* _What is expected_
Copy out the data word for word, from the line containing "Which is vertically uppermost from" through the last line of the data, both included, and leave out the pictures.
##########
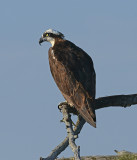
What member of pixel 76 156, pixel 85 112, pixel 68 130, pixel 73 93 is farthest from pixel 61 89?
pixel 76 156

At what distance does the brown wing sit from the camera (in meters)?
13.8

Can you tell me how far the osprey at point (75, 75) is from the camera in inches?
540

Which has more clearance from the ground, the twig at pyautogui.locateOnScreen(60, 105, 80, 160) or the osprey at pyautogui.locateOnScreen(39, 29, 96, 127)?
the osprey at pyautogui.locateOnScreen(39, 29, 96, 127)

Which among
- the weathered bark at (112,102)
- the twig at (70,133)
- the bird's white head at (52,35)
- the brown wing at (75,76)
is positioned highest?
the bird's white head at (52,35)

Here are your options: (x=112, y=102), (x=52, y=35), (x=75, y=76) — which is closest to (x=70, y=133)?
(x=112, y=102)

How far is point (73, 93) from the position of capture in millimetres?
14320

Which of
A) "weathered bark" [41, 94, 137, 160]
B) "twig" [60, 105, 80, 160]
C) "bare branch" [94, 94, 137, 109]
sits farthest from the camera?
"bare branch" [94, 94, 137, 109]

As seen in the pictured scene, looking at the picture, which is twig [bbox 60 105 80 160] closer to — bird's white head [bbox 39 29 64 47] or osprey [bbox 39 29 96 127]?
osprey [bbox 39 29 96 127]

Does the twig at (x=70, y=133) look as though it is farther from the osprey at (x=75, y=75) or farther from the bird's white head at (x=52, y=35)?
the bird's white head at (x=52, y=35)

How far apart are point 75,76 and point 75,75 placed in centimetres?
4

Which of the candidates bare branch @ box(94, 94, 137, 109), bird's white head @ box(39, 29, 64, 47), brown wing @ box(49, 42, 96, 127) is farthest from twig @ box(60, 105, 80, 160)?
bird's white head @ box(39, 29, 64, 47)

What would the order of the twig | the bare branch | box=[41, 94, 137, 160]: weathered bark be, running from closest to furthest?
the twig < box=[41, 94, 137, 160]: weathered bark < the bare branch

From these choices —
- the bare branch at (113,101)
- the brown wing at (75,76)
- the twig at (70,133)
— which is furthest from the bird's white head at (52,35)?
the twig at (70,133)

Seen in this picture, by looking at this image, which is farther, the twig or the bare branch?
the bare branch
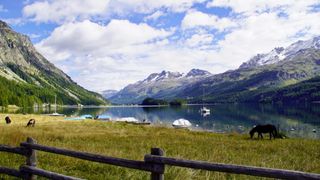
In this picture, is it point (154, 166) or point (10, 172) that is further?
point (10, 172)

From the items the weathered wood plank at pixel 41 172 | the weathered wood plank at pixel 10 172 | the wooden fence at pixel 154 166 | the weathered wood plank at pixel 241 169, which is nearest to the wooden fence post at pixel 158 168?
the wooden fence at pixel 154 166

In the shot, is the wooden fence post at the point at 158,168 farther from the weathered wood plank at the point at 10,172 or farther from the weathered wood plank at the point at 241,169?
→ the weathered wood plank at the point at 10,172

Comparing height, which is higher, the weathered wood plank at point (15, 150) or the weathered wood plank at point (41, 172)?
the weathered wood plank at point (15, 150)

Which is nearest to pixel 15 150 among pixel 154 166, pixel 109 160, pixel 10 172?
pixel 10 172

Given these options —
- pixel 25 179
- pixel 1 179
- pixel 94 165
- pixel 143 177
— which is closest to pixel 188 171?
pixel 143 177

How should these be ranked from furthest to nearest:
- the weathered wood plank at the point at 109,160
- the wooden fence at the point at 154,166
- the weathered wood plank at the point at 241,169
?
the weathered wood plank at the point at 109,160 → the wooden fence at the point at 154,166 → the weathered wood plank at the point at 241,169

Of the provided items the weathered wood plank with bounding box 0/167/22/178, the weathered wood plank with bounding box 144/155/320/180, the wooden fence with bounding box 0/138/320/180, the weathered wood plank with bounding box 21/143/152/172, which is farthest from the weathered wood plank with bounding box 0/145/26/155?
the weathered wood plank with bounding box 144/155/320/180

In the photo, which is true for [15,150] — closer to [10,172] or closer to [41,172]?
[10,172]

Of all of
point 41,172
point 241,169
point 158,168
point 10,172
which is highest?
point 241,169

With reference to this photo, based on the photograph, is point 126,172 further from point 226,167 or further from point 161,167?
point 226,167

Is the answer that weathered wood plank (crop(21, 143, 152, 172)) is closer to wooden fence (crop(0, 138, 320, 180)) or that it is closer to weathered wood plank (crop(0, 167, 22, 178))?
wooden fence (crop(0, 138, 320, 180))

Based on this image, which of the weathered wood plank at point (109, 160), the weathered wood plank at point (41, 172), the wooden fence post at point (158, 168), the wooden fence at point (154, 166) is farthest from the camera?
the weathered wood plank at point (41, 172)

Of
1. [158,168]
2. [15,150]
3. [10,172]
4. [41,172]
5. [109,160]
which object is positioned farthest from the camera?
[15,150]

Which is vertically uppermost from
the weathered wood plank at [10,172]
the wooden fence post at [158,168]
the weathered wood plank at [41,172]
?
the wooden fence post at [158,168]
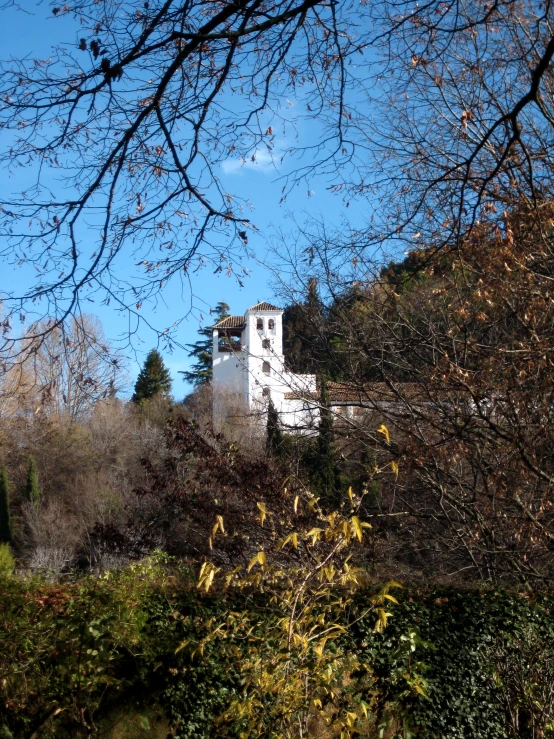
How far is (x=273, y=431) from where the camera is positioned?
9523 mm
##########
* _Expected answer_
Which is vertically uppermost from
the weathered wood plank at [10,172]
the wooden fence post at [158,168]
the weathered wood plank at [41,172]
?
the wooden fence post at [158,168]
How far is (x=273, y=431) from where the camera is positioned?
9523 mm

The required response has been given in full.